Parlare più lingue – anche solo due – aiuta le persone a combattere l’Alzheimer. Sembrerebbe infatti che nelle persone bilingui l’Alzheimer si manifesti più tardi e in modo più blando. A portare questa bella novità è lo studio di un gruppo di ricercatori dell’Università Vita-Salute San Raffaele e l’IRCCS Ospedale San Raffaele. Gli studiosi sono riusciti a individuare le dinamiche grazie a cui il cervello delle persone bilingui arriva ad avere gli strumenti per contrastare l’Alzheimer.
Lo studio è stato pubblicato sull’autorevole rivista americana Proceedings of the National Academy of Sciences. Coordinatrice del progetto di ricerca è stata Daniela Perani, insegnante all’Università Vita-Salute San Raffaele e direttrice di una struttura di eccellenza del Gruppo Ospedaliero San Donato. Stando a quanto riportato in questo studio, un cervello allenato a parlare due lingue sviluppa delle funzioni cerebrali diverse. Questa modifica avviene sia nell’attività metabolica frontale, sia a livello di connettività tra le diverse zone del cervello.

Lo studio su 85 persone affette da Alzheimer

Lo studio è stato condotto su un gruppo di 85 persone a cui era stato diagnosticato l’Alzheimer. Di queste 85 persone, metà parlavano due lingue mentre l’altra metà una sola lingua. L’osservazione è stata fatta tramite la FDG-PET, una particolare tecnica di imaging che consente di verificare lo stato del metabolismo cerebrale e della connettività tra le strutture.

I risultati hanno fatto emergere che l’Alzheimer si manifesta più tardi in chi parla due lingue. Le persone bilingui hanno inoltre dimostrato di avere una migliore memoria verbale e capacità di ricordare luoghi e volti. E’ poi emerso che chi parla due lingue compensa meglio gli effetti provocati dall’avanzare dell’Alzheimer. Il cervello di queste persone presenta un’attività metabolica più intensa nelle zone cerebrali frontali, a cui spettano delle funzioni cognitive elaborate. Dimostrano anche una connettività cerebrale più accentuata là dove viene richiesto un controllo cognitivo ed esecutivo.

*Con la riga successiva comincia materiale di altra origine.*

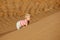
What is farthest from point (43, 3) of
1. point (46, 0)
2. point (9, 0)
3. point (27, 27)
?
point (27, 27)

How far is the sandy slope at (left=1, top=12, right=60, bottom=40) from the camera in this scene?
4.94 feet

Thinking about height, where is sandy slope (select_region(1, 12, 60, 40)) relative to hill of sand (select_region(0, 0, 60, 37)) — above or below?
below

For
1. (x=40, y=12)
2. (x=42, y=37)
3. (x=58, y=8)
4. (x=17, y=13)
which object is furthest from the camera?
(x=58, y=8)

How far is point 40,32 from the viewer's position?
1.63m

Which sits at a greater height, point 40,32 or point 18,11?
point 18,11

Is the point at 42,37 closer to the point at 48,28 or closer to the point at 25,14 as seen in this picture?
the point at 48,28

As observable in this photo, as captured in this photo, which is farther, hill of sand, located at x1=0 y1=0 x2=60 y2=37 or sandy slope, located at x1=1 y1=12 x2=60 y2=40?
hill of sand, located at x1=0 y1=0 x2=60 y2=37

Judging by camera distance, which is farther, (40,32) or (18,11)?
(18,11)

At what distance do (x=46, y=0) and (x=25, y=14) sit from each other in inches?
20.3

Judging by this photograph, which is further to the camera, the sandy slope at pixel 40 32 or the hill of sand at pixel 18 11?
the hill of sand at pixel 18 11

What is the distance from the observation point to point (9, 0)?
1962mm

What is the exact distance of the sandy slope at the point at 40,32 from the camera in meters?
1.51

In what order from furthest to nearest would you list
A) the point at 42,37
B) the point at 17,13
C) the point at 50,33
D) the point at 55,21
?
the point at 17,13, the point at 55,21, the point at 50,33, the point at 42,37

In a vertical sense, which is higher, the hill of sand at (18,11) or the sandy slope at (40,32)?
the hill of sand at (18,11)
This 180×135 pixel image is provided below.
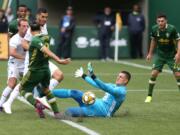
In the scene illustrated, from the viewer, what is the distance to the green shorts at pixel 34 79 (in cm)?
1234

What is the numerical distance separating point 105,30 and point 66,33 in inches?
62.0

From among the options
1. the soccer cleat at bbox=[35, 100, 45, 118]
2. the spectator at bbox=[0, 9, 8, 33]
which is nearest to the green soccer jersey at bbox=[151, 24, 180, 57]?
the soccer cleat at bbox=[35, 100, 45, 118]

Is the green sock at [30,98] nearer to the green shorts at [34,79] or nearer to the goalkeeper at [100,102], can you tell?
the green shorts at [34,79]

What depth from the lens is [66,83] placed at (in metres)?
19.5

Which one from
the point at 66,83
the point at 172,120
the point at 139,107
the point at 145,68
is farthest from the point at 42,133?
the point at 145,68

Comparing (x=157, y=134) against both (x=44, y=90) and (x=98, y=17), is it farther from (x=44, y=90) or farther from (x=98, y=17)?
(x=98, y=17)

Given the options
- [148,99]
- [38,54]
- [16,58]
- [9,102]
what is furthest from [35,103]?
[148,99]

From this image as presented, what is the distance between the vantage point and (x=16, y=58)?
13.5 m

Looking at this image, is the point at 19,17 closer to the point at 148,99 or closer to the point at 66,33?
the point at 148,99

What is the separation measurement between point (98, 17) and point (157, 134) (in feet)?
60.4

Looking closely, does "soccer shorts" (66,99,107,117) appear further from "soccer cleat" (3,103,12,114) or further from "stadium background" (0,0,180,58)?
"stadium background" (0,0,180,58)

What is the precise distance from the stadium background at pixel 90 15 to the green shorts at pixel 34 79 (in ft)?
55.5

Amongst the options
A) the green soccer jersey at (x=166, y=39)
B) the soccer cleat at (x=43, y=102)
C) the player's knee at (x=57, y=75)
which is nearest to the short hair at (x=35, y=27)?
the soccer cleat at (x=43, y=102)

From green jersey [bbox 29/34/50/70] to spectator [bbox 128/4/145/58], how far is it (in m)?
17.1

Parlare più lingue contro l’avanzare della demenza senile

La scoperta è notevole soprattutto perché dà un aiuto alle ricerche sulla demenza senile, malattia contro cui ancora non sono stati scoperti dei farmaci specifici. Attenzione: gli esperti sottolineano che non è sufficiente conoscere due lingue, bisogna padroneggiarle bene e soprattutto farne un uso abituale.
Questa importante scoperta dovrebbe far riflettere su quanto sia utile incentivare le persone a imparare e parlare più lingue come prevenzione contro l’Alzheimer.